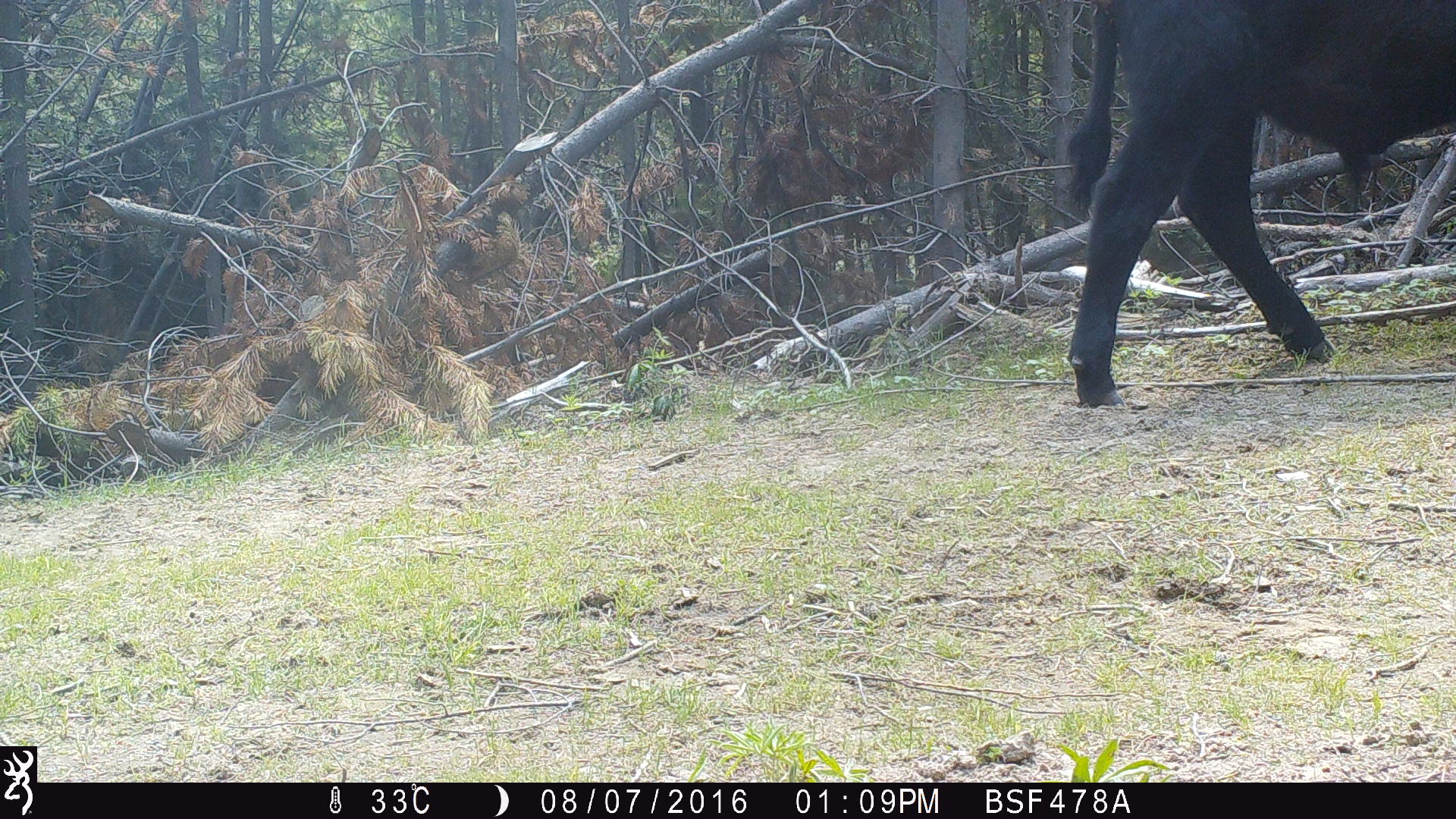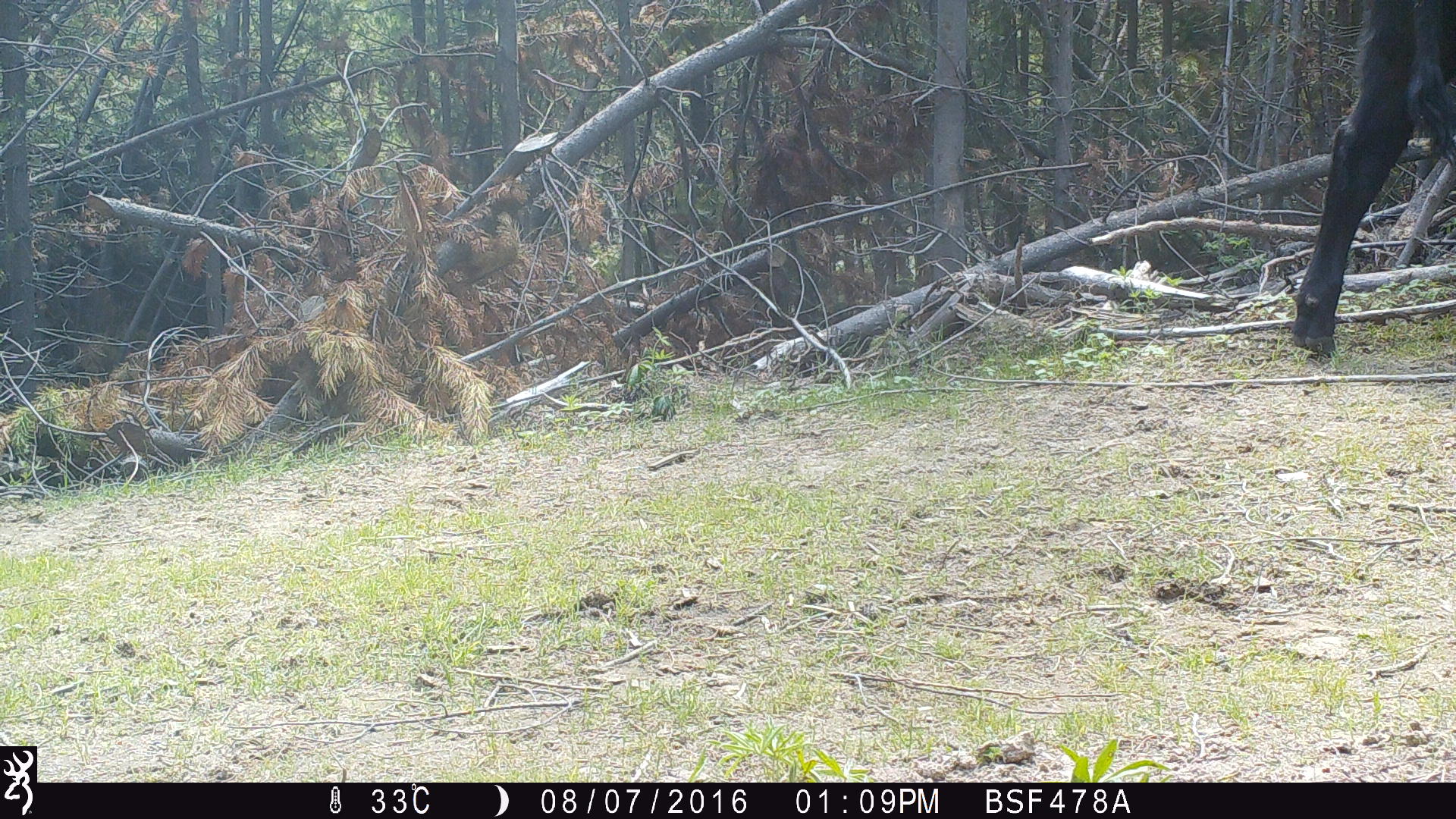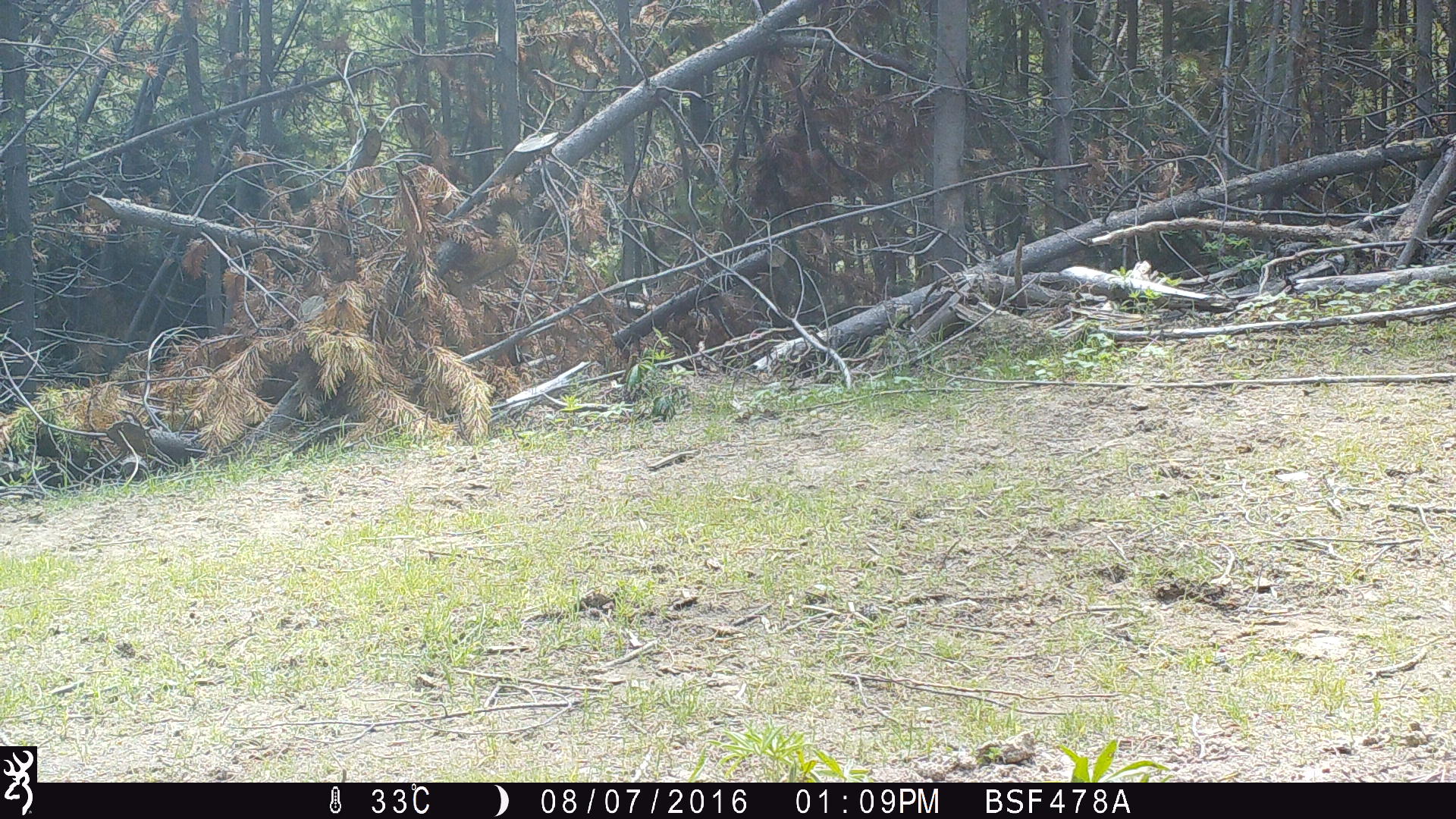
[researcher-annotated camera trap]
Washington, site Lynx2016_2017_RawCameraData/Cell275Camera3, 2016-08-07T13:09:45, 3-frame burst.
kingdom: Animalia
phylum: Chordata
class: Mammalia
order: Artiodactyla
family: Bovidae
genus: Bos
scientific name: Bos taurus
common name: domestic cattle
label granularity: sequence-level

→ Work task
Set down the records again verbatim, with no pictures.

→ Answer below
[researcher-annotated camera trap]
Washington, site Lynx2016_2017_RawCameraData/Cell275Camera3, 2016-08-07T13:09:45, 3-frame burst.
kingdom: Animalia
phylum: Chordata
class: Mammalia
order: Artiodactyla
family: Bovidae
genus: Bos
scientific name: Bos taurus
common name: domestic cattle
label granularity: sequence-level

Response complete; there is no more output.